Building hybrid legal teams
Macdonald, who’s a partner at Harper Macleod in Glasgow, reveals that her firm is ‘increasingly seeing mini-competitions or pitches being issued for major projects and high-value work to panel firms. These projects tend to be long-term and allow for strong relationships and partnership working between the in-house team and our firm’. Arrangements of this nature help to create a ‘unified project team across the client organisation and our own’.
The collaborative nature of such engagements creates additional benefits for in-house teams in the form of routine interaction and knowledge-sharing, reducing the need for the cost of formal instructions. ‘We call this “Colleague down the Corridor” – we are always around to help and I think that is really important for in-house teams,’ says Macdonald. ‘Conversations can be had without the clock running.’
A similar collaborative approach is echoed by Abimbola who schedules regular cadence meetings to ensure alignment and creates and maintains structured ‘knowledge maps’, which she uses for each client organisation as a method of integrating her role within a hybrid model. The maps cover governance frameworks, key risks, contracting principles and stakeholder priorities. ‘A high-performing hybrid legal function is one where clarity, communication and trust are embedded,’ she says, and one where members of the hybrid team are respected for the strengths they bring, making the legal function ‘proactive rather than reactive and genuinely business-enabling’.

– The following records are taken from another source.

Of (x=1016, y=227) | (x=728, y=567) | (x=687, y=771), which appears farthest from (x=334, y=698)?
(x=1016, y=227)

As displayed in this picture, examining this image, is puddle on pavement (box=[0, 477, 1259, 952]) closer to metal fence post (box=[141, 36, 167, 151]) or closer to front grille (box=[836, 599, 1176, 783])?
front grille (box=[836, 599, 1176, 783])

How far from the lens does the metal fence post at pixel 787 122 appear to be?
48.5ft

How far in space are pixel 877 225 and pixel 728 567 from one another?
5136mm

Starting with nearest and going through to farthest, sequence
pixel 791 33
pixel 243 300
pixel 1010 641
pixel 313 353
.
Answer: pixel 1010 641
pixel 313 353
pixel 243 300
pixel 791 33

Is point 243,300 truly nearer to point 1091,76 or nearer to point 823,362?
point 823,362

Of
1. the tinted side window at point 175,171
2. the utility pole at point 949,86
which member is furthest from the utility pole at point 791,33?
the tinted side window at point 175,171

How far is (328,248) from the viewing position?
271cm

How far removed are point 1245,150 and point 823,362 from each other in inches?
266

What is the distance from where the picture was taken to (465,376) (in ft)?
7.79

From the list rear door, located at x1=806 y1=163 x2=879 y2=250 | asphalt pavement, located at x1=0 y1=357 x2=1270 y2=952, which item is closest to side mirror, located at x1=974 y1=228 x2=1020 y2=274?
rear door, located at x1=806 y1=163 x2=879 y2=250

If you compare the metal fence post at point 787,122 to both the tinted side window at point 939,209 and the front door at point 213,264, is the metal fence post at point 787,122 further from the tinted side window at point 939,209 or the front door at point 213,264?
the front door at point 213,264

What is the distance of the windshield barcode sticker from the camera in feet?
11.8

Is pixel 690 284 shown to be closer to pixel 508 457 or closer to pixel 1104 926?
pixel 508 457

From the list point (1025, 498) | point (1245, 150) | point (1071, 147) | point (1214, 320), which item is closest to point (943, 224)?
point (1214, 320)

“A high-performing hybrid legal function is one where clarity, communication and trust are embedded
Funke Abimbola
Fractional General Counsel and AI Governance Expert, The Legal Director
The future of the hybrid function
Recent insights from the 2025 CLOC State of the Industry Report highlight how hybrid legal teams – combining in-house counsel, external providers, and ALSPs – can deliver measurable benefits. Departments that adopt centralised matter management and collaboration platforms report improvements in operational efficiency and resource management. Such platforms also enable teams to track key metrics, including effective financial resource management, matter resolution and workload distribution, all of which help to demonstrate the legal function’s value beyond a traditional cost centre.
Hybrid models further support transparency and collaboration, allowing in-house teams to coordinate effectively with external providers. Structured workflows and centralised tracking reduce work duplication, improve decision-making and ensure accountability, including for complex or high-volume matters or cases.
In addition, the CLOC report underlines that technology can act as a key enabler of legal expertise. By integrating AI, matter management tools and process automation with skilled human counsel, hybrid teams can scale capacity, manage complexity and maintain high standards of quality and governance.
The hybrid legal function represents a clear shift in how legal teams and professionals work together and how such arrangements can evolve. The most agile teams will be those that shift to a capability and connection model. They will balance human expertise, legal leadership and flexible partnerships with AI-enabled intelligence, using evolving legislative and ethical frameworks as their guardrails. And the success of such hybrid legal teams will grow out of new ways of working that embrace trust, collaboration and intelligent automation.